** BEGIN **

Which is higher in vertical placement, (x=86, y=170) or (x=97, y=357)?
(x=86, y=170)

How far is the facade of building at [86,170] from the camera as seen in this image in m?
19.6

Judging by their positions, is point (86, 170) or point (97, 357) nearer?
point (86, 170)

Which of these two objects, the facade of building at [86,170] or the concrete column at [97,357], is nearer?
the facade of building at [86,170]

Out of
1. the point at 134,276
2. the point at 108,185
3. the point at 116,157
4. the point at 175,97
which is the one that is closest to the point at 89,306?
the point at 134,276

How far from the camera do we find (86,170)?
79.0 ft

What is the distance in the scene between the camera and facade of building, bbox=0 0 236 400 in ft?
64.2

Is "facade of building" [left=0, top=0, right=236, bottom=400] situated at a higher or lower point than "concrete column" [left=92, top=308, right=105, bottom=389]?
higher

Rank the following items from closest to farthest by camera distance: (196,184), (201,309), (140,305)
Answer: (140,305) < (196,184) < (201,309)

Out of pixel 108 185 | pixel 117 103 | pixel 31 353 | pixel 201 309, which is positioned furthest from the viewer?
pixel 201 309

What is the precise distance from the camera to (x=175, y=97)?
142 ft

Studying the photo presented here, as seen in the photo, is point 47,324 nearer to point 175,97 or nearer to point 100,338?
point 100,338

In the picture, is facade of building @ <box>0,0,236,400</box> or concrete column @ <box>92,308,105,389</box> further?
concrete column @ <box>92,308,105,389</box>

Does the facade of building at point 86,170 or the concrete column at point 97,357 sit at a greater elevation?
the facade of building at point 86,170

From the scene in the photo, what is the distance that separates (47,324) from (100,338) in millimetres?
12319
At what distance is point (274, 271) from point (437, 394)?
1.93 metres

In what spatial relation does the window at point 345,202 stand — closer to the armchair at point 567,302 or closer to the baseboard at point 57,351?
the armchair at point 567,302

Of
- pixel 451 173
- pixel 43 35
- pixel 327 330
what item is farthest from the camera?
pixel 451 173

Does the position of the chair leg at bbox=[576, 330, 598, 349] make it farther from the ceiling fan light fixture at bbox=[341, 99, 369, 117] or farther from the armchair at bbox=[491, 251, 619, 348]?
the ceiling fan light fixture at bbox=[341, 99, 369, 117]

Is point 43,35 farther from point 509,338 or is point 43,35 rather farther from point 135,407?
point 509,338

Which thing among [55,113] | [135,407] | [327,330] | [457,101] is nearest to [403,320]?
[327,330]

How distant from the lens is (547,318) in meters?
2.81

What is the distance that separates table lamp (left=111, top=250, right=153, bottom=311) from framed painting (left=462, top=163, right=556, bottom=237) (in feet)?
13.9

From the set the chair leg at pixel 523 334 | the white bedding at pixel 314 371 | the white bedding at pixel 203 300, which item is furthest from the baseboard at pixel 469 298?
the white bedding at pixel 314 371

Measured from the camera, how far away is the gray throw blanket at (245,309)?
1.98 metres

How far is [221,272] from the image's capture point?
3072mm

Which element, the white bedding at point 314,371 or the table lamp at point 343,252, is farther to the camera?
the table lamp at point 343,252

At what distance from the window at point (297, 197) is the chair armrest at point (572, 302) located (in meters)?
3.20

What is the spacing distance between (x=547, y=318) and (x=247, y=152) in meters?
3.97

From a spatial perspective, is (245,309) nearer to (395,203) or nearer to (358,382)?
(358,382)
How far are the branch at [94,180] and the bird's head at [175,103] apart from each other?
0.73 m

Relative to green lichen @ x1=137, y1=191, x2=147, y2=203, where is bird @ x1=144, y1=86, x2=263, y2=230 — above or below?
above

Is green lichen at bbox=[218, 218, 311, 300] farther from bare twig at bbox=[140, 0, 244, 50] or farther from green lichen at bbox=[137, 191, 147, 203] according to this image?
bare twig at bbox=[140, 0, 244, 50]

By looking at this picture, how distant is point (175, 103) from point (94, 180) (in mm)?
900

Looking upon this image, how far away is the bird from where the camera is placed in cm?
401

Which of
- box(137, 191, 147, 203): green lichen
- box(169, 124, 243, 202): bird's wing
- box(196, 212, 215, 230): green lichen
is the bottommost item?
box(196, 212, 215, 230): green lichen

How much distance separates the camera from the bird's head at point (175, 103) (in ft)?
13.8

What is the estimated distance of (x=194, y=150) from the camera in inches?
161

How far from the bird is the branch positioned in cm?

** END **

_GOAL_:
Can you copy the rows, character for character, from the very first line through the line containing "Answer: (140,305) < (196,184) < (201,309)", including that line?

_PROBLEM SOLUTION_:
Which is higher in vertical placement, (x=86, y=170) or (x=97, y=357)?
(x=86, y=170)

How far is the facade of building at [86,170] from the camera as seen in this image in m?
19.6

Judging by their positions, is point (86, 170) or point (97, 357) nearer?
point (86, 170)

Which of these two objects, the facade of building at [86,170] or the concrete column at [97,357], is nearer?
the facade of building at [86,170]

Out of
1. the point at 134,276
2. the point at 108,185
3. the point at 116,157
4. the point at 175,97
which is the one that is closest to the point at 89,306?
the point at 134,276

How far from the camera do we find (86,170)?
79.0 ft

What is the distance in the scene between the camera and facade of building, bbox=0 0 236 400 in ft?
64.2

Is "facade of building" [left=0, top=0, right=236, bottom=400] situated at a higher or lower point than "concrete column" [left=92, top=308, right=105, bottom=389]?
higher

Rank the following items from closest to farthest by camera distance: (196,184), (201,309), (140,305)
Answer: (140,305) < (196,184) < (201,309)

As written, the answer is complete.